If you just continue writing data to an append-only file then eventually you will run out of disk space unless you reclaim this space by removing no longer used portions of the file. This process is called compaction. Below is an simple example of how compaction works.
Imagine having a file that is append only and has key value data.
key1, value1
key2, value2
key3, value3
If you update key1 the file will look like this
key1, value1
key2, value2
key3, value3
key1, value4
As you can see the file grew due to the update. After the compaction process runs the file would look like this:
key2, value2
key3, value3
key1, value4
This is a very simplified example of how compaction works and it is much more complicated in append-only data stores.

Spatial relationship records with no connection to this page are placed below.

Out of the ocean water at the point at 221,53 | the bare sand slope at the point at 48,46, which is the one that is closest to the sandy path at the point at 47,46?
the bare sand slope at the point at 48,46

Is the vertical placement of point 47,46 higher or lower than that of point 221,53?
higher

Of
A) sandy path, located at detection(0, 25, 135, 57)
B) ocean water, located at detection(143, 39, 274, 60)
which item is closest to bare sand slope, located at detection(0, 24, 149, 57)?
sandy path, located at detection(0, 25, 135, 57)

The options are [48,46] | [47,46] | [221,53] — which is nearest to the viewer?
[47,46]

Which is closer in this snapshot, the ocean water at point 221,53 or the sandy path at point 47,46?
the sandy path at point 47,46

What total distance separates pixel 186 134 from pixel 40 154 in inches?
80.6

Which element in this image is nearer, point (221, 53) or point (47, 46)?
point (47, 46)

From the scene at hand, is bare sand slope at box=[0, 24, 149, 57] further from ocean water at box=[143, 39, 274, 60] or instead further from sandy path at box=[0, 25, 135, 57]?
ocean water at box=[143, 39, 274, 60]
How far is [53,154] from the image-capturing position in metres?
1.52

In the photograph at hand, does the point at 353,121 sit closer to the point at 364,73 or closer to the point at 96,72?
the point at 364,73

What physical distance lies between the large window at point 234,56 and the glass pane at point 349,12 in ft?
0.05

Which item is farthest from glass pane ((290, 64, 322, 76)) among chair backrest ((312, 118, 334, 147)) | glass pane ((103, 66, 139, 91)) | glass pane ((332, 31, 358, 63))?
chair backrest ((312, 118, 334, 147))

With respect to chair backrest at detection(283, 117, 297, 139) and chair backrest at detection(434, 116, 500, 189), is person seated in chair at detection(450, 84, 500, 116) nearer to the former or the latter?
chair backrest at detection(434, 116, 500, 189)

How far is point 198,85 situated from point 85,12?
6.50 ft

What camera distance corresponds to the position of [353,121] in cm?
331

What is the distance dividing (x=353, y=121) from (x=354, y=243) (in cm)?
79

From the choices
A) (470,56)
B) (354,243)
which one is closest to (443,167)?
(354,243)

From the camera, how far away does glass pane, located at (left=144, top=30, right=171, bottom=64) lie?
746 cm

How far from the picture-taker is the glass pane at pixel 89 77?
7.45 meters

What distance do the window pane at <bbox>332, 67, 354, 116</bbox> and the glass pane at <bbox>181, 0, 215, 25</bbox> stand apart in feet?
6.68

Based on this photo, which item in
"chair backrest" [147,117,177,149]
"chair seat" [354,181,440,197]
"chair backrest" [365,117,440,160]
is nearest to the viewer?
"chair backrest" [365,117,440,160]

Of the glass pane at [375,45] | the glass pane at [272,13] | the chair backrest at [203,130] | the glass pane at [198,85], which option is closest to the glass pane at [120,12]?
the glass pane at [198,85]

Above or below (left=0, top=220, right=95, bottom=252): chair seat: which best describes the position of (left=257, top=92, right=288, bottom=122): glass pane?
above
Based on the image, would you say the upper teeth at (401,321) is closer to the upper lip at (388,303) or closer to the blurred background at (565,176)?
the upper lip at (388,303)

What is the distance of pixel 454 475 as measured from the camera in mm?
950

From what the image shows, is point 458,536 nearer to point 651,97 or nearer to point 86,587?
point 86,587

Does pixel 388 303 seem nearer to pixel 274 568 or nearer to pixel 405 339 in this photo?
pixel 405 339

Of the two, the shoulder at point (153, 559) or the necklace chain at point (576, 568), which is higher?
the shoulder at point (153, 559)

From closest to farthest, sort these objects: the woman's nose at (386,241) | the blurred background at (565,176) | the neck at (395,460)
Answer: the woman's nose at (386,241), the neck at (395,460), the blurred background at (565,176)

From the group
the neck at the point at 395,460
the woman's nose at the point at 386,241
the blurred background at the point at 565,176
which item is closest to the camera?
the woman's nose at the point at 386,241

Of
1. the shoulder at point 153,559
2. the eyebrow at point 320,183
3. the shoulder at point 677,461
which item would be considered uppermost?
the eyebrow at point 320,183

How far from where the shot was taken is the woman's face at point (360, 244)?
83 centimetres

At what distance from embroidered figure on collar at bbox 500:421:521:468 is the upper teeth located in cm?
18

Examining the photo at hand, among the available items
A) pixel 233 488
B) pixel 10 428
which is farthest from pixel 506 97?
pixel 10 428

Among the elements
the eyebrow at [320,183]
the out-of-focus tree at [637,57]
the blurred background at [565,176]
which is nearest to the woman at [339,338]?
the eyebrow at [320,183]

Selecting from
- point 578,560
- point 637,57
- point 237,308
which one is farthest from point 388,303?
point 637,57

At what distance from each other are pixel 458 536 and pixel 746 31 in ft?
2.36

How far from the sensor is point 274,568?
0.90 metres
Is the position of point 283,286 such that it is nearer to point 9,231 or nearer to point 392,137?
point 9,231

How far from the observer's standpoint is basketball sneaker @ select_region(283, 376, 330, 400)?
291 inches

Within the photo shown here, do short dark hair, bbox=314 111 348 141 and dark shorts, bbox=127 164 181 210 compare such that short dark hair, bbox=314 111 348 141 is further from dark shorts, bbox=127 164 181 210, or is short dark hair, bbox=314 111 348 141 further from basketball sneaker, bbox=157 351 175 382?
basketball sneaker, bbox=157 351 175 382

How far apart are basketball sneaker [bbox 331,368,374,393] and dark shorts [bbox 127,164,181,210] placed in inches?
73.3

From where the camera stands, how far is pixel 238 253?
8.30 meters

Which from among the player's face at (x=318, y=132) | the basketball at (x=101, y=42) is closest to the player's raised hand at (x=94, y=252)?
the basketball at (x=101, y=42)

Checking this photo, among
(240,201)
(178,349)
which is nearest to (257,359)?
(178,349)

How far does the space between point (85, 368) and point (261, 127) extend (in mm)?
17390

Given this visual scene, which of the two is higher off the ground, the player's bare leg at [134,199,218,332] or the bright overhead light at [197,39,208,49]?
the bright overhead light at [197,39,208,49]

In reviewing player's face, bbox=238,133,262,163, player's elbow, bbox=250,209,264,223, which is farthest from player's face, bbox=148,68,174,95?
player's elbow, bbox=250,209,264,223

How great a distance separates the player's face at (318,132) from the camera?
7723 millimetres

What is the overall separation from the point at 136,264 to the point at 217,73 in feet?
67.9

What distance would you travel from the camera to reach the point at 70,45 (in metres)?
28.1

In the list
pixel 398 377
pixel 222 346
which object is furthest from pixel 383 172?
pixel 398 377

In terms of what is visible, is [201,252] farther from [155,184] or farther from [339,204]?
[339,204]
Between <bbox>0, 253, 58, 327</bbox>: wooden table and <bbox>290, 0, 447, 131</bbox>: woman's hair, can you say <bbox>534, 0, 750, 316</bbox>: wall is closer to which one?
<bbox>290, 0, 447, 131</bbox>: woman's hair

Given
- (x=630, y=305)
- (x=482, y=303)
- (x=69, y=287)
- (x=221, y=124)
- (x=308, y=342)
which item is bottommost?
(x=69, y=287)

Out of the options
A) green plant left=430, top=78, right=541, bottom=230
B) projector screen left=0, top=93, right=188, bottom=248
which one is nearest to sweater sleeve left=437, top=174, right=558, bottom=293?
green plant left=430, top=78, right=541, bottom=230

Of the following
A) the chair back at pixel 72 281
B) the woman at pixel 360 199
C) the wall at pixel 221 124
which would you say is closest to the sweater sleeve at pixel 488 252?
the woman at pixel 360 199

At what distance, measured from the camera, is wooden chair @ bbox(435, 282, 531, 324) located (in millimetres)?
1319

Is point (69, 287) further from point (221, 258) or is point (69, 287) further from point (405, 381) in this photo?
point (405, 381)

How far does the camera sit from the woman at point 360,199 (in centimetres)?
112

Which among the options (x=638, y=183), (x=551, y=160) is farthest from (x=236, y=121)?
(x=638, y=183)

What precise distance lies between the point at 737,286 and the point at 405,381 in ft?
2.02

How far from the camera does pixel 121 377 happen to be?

In Couchbase it is recommended that you schedule compaction to run at night (or at a time when your application is has the lowest usage). The reason is that compaction is a disk intensive task. If you cannot just run compaction at night it will start automatically if a file has a certain amount of fragmentation (unused data) in the file. At the end of the day though it really depends on your deployment and workload characteristics, but most people find that the Couchbase defaults work fine for them.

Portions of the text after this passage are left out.